Reputation: 29477
I'm trying to take a hardcoded String and turn it into a 1-row Spark DataFrame (with a single column of type StringType
) such that:
String fizz = "buzz"
Would result with a DataFrame whose .show()
method looks like:
+-----+
| fizz|
+-----+
| buzz|
+-----+
My best attempt thus far has been:
val rawData = List("fizz")
val df = sqlContext.sparkContext.parallelize(Seq(rawData)).toDF()
df.show()
But I get the following compiler error:
java.lang.ClassCastException: org.apache.spark.sql.types.ArrayType cannot be cast to org.apache.spark.sql.types.StructType
at org.apache.spark.sql.SQLContext.createDataFrame(SQLContext.scala:413)
at org.apache.spark.sql.SQLImplicits.rddToDataFrameHolder(SQLImplicits.scala:155)
Any ideas as to where I'm going awry?
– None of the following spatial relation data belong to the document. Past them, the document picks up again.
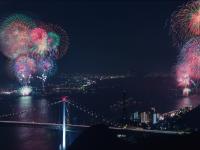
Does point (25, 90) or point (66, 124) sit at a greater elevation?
point (25, 90)


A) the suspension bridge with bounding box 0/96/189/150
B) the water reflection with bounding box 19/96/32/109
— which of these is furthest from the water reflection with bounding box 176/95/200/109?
the water reflection with bounding box 19/96/32/109

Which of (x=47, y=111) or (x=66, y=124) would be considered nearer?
(x=66, y=124)

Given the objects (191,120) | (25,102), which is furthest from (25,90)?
(191,120)

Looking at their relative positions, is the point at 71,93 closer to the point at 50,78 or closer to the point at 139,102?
the point at 139,102

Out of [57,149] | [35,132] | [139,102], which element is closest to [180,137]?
[57,149]

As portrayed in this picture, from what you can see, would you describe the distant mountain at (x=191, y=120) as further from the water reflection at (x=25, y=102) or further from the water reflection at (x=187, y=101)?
the water reflection at (x=25, y=102)

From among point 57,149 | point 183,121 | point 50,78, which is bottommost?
point 57,149

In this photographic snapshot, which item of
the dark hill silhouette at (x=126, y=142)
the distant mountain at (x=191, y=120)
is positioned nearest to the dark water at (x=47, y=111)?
the distant mountain at (x=191, y=120)

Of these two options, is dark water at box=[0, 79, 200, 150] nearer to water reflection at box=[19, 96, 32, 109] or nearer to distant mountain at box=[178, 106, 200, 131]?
water reflection at box=[19, 96, 32, 109]

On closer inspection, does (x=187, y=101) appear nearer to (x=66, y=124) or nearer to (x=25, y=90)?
(x=25, y=90)
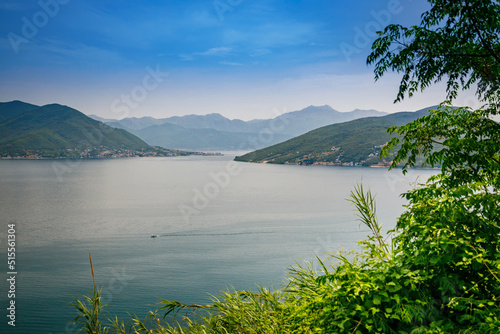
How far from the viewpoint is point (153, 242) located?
34188mm

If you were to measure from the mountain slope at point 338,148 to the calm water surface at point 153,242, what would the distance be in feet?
313

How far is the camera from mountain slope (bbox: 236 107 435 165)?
160375 millimetres

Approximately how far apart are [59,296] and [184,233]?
16.9m

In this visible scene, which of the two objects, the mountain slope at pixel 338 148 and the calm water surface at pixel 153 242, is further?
the mountain slope at pixel 338 148

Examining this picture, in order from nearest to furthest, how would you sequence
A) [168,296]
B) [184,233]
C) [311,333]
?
[311,333], [168,296], [184,233]

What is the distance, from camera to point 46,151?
184 metres

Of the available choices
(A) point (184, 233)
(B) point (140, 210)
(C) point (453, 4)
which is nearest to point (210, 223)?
(A) point (184, 233)

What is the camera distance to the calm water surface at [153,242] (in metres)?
22.4

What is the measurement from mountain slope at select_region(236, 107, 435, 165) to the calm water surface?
95.5 metres

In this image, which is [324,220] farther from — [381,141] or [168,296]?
[381,141]

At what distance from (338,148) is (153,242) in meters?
151

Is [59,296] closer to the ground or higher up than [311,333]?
closer to the ground

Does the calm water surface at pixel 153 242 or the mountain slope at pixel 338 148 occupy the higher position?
the mountain slope at pixel 338 148

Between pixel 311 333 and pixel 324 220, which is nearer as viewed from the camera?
pixel 311 333
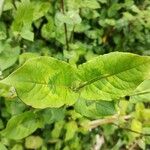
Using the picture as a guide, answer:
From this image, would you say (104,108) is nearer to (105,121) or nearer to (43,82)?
(43,82)

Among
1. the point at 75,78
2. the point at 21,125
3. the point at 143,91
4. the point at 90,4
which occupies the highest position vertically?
the point at 75,78

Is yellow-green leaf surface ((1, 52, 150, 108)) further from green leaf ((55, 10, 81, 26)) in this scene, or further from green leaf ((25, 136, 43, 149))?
green leaf ((25, 136, 43, 149))

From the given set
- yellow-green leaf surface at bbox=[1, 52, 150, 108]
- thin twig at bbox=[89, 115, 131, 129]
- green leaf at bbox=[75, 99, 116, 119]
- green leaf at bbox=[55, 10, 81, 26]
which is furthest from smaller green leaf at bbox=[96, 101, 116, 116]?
thin twig at bbox=[89, 115, 131, 129]

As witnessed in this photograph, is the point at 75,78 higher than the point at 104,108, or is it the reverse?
the point at 75,78

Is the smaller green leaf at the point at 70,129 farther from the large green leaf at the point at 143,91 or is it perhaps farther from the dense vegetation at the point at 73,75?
the large green leaf at the point at 143,91

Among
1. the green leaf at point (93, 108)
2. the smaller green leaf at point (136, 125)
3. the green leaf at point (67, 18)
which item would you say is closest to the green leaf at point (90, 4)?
the green leaf at point (67, 18)

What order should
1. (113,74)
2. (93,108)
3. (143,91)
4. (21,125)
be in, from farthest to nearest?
1. (21,125)
2. (143,91)
3. (93,108)
4. (113,74)

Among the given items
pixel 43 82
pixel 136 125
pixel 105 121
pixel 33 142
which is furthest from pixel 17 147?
pixel 43 82
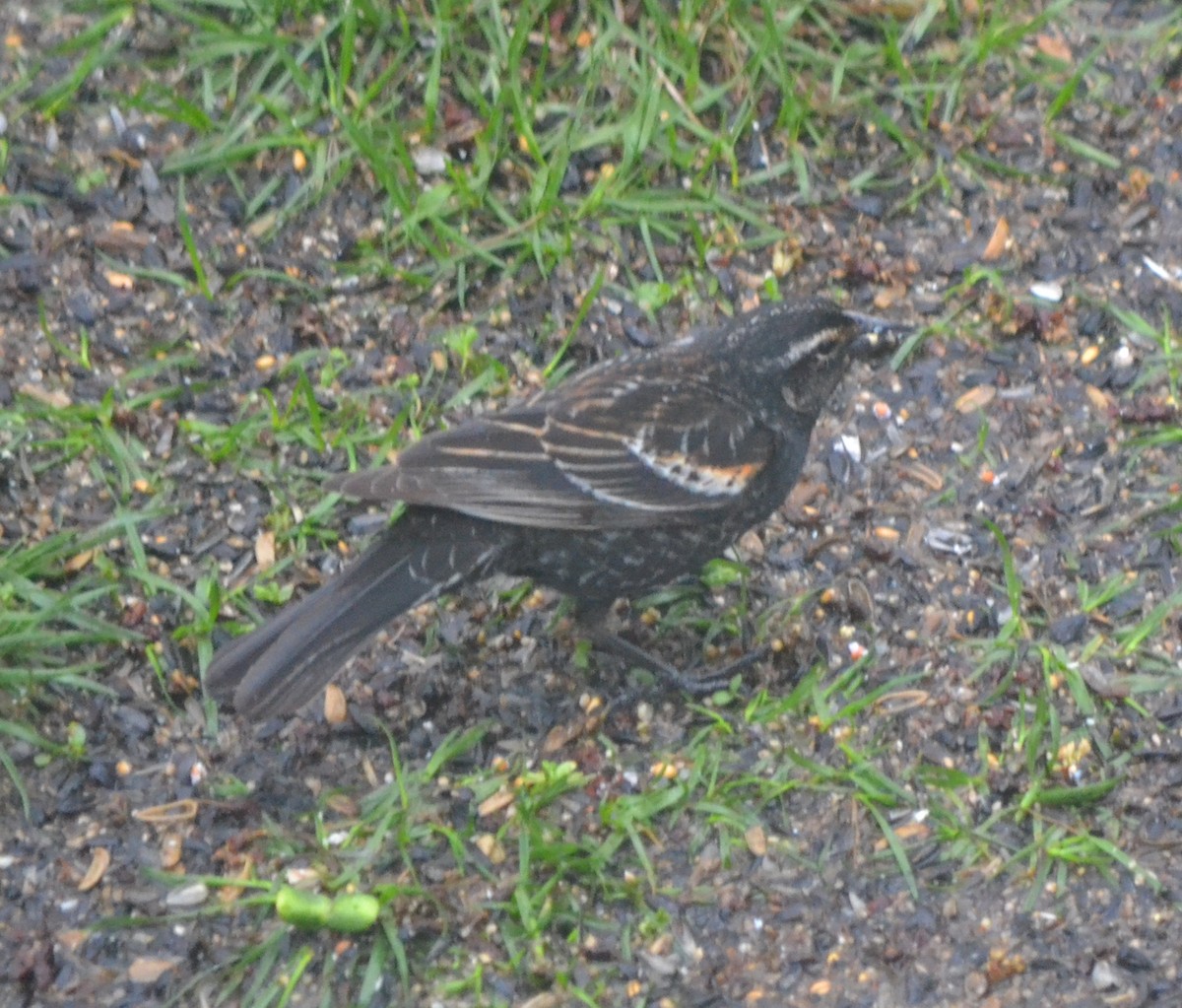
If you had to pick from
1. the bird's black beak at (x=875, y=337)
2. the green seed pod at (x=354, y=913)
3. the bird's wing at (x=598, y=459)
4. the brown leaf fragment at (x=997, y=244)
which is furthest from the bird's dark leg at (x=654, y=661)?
the brown leaf fragment at (x=997, y=244)

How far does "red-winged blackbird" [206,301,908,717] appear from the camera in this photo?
486 centimetres

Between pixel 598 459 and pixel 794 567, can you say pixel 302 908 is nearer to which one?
pixel 598 459

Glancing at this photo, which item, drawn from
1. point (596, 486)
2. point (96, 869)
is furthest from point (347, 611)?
point (96, 869)

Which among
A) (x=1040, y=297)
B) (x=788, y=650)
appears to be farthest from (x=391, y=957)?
(x=1040, y=297)

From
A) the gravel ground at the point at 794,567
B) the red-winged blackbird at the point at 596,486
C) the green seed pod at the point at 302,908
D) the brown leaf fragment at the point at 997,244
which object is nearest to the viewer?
the green seed pod at the point at 302,908

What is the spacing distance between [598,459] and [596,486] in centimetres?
8

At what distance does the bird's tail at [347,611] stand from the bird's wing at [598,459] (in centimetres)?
15

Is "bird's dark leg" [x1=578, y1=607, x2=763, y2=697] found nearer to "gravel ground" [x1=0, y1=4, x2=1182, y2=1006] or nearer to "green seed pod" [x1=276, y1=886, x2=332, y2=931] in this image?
"gravel ground" [x1=0, y1=4, x2=1182, y2=1006]

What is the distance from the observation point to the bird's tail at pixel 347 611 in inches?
187

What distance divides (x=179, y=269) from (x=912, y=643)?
9.06 feet

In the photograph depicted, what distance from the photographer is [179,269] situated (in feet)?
20.3

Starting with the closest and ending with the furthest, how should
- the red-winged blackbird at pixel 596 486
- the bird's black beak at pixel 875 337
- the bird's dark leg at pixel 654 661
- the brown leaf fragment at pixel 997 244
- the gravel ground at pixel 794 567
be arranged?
the gravel ground at pixel 794 567
the red-winged blackbird at pixel 596 486
the bird's dark leg at pixel 654 661
the bird's black beak at pixel 875 337
the brown leaf fragment at pixel 997 244

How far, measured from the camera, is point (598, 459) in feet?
16.8

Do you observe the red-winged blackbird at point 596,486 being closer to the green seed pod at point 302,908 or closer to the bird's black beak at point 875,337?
the bird's black beak at point 875,337
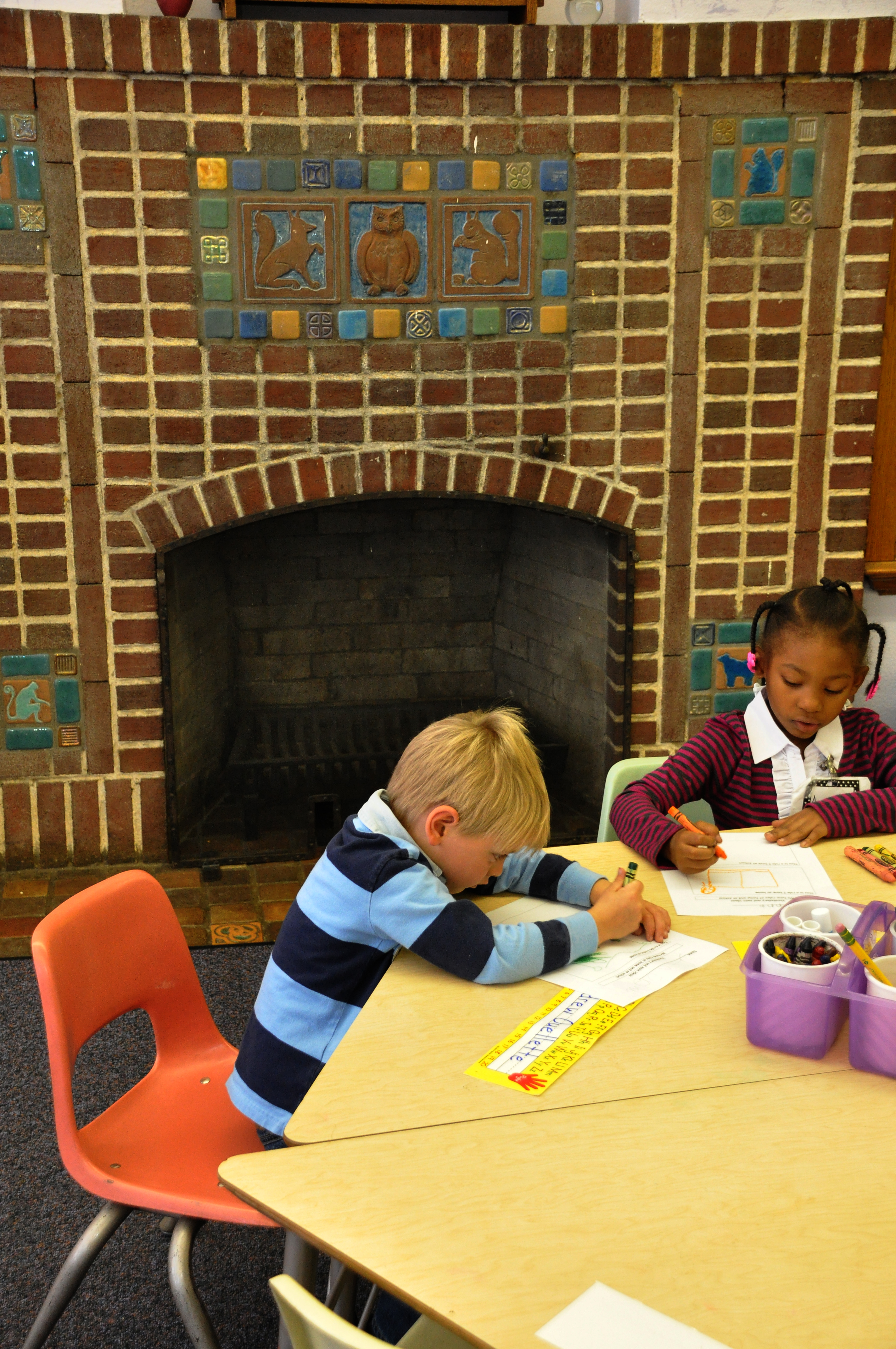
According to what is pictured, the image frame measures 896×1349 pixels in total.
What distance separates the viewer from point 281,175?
111 inches

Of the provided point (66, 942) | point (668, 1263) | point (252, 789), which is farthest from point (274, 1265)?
point (252, 789)

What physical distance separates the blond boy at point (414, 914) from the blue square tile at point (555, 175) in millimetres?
1893

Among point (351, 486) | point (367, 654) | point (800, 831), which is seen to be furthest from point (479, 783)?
point (367, 654)

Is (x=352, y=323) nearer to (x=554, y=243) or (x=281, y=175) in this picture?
(x=281, y=175)

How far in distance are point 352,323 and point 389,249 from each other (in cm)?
20

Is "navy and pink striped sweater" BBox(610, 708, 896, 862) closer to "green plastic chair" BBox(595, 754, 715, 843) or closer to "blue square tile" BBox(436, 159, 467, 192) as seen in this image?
"green plastic chair" BBox(595, 754, 715, 843)

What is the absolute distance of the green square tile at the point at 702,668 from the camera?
3244 mm

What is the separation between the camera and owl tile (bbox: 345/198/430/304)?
2.86 metres

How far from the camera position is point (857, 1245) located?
3.18ft

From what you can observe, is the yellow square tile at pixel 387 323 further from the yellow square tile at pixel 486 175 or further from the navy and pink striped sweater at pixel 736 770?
the navy and pink striped sweater at pixel 736 770

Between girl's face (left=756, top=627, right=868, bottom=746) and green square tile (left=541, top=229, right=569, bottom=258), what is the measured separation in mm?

Also, how do I set "buzz"
as the row value for the fizz
column?
Trying:
sqlContext.sparkContext.parallelize(rawData).toDF()
I get a DF that looks like:
+----+
| _1|
+----+
|buzz|
+----+
Upvotes: 7
Views: 29275
Reputation: 1884
In Java, the following works:
List<String> textList = Collections.singletonList("yourString");
SQLContext sqlContext = new SQLContext(sparkContext);
Dataset<Row> data = sqlContext
.createDataset(textList, Encoders.STRING())
.withColumnRenamed("value", "text");
Upvotes: 0
Reputation:
Try:
sqlContext.sparkContext.parallelize(rawData).toDF()
In 2.0 you can:
import spark.implicits._
rawData.toDF
Optionally provide a sequence of names for toDF
:
sqlContext.sparkContext.parallelize(rawData).toDF("fizz")
Upvotes: 9